#### STORED DATA ####

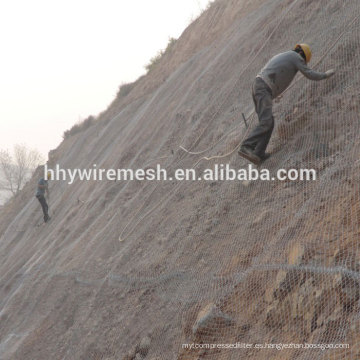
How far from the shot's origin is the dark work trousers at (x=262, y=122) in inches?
174

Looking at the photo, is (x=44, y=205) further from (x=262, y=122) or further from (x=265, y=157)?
(x=262, y=122)

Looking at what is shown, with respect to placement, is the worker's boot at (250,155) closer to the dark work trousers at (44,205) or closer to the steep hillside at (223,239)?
the steep hillside at (223,239)

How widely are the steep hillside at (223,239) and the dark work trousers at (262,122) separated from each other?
24 centimetres

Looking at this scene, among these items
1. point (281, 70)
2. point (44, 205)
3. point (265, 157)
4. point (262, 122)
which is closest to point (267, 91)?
point (281, 70)

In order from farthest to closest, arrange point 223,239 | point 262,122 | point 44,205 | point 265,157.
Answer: point 44,205
point 265,157
point 262,122
point 223,239

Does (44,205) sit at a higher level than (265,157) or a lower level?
higher

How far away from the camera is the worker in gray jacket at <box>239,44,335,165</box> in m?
4.43

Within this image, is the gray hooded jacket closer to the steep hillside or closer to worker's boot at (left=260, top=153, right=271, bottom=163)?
the steep hillside

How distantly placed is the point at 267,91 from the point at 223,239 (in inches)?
72.5

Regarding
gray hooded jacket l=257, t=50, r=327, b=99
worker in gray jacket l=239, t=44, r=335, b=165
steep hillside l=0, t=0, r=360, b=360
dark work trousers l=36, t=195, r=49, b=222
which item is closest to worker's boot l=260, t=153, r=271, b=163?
worker in gray jacket l=239, t=44, r=335, b=165

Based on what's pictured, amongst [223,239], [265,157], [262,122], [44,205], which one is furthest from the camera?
[44,205]

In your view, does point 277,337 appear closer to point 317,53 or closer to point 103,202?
point 317,53

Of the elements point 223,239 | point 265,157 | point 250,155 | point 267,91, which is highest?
point 267,91

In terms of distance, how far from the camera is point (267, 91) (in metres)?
4.51
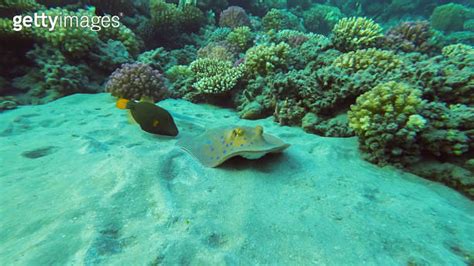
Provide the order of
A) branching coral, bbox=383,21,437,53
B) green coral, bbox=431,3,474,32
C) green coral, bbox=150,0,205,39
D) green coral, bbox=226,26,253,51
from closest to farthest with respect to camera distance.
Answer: branching coral, bbox=383,21,437,53, green coral, bbox=226,26,253,51, green coral, bbox=150,0,205,39, green coral, bbox=431,3,474,32

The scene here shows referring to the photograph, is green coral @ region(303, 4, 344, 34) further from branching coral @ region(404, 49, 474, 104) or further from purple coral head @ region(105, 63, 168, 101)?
branching coral @ region(404, 49, 474, 104)

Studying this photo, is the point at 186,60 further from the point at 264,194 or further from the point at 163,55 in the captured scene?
the point at 264,194

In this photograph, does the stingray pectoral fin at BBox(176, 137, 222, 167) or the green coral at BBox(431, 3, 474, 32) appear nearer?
the stingray pectoral fin at BBox(176, 137, 222, 167)

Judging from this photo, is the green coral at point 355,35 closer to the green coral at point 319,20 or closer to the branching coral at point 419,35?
the branching coral at point 419,35

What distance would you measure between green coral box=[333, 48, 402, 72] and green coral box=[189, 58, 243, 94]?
2.54 meters

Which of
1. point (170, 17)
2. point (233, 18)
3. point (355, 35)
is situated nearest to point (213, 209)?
point (355, 35)

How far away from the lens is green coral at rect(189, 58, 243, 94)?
615 cm

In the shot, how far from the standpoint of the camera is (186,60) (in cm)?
903

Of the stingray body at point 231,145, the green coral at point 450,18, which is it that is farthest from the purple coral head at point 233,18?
the green coral at point 450,18

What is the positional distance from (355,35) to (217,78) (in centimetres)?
414

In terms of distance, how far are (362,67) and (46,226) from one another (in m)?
5.73

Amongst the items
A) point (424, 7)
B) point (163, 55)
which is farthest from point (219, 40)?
point (424, 7)

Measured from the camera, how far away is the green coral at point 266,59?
241 inches

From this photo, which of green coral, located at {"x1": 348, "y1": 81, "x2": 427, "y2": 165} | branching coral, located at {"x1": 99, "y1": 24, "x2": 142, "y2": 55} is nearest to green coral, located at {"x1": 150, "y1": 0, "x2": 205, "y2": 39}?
branching coral, located at {"x1": 99, "y1": 24, "x2": 142, "y2": 55}
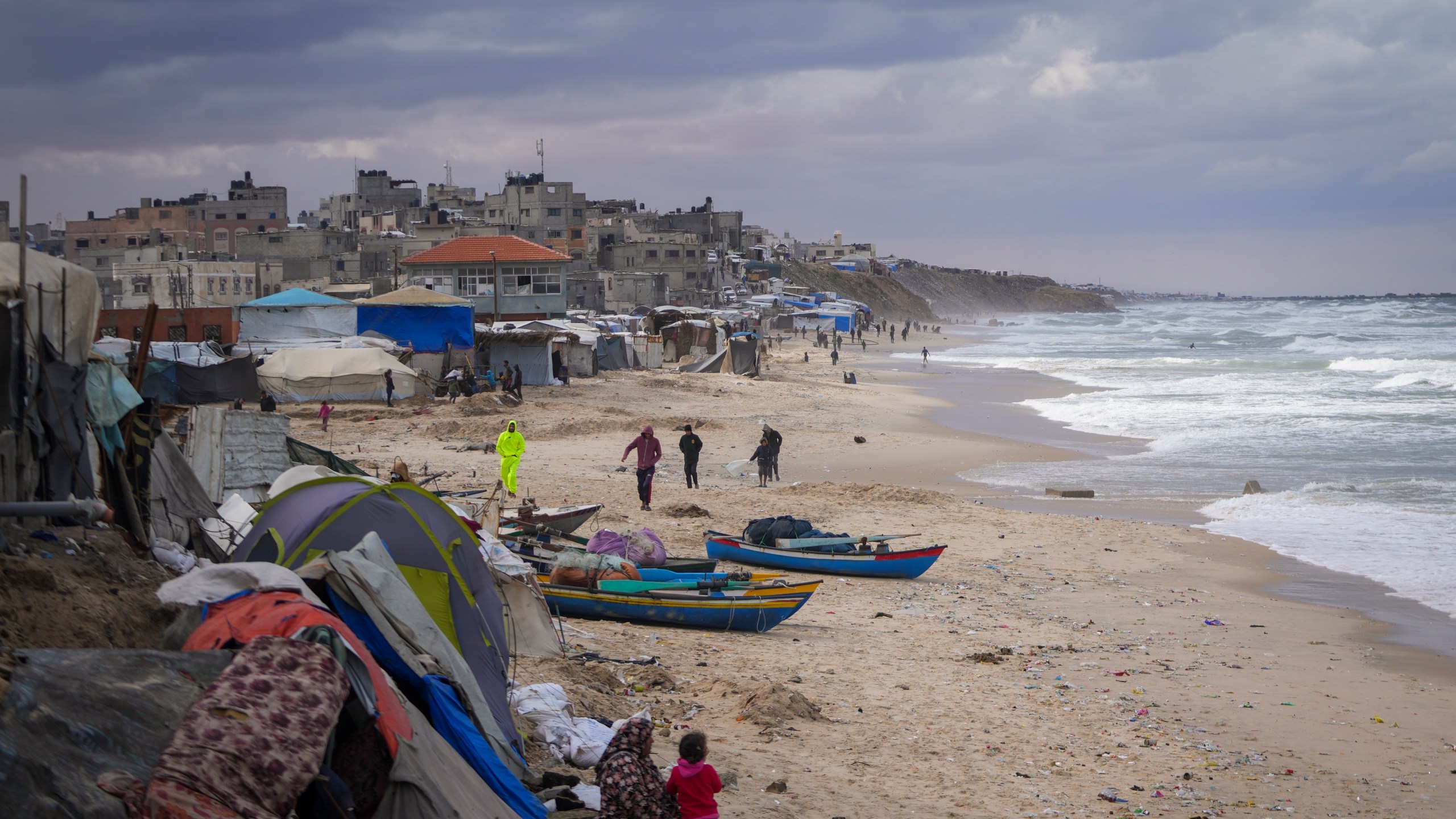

####

■ SET PROBLEM
Pick out every line of the material above that contains the word "Looking", and copy each one in full.

■ OUTPUT BELOW
Looking at the photo, is (x=44, y=205) further from (x=262, y=122) or further from (x=265, y=157)?
Looking at what is shown, with respect to placement, is the worker's boot at (250,155) closer to the dark work trousers at (44,205) or closer to the steep hillside at (223,239)?
Looking at this scene, among these items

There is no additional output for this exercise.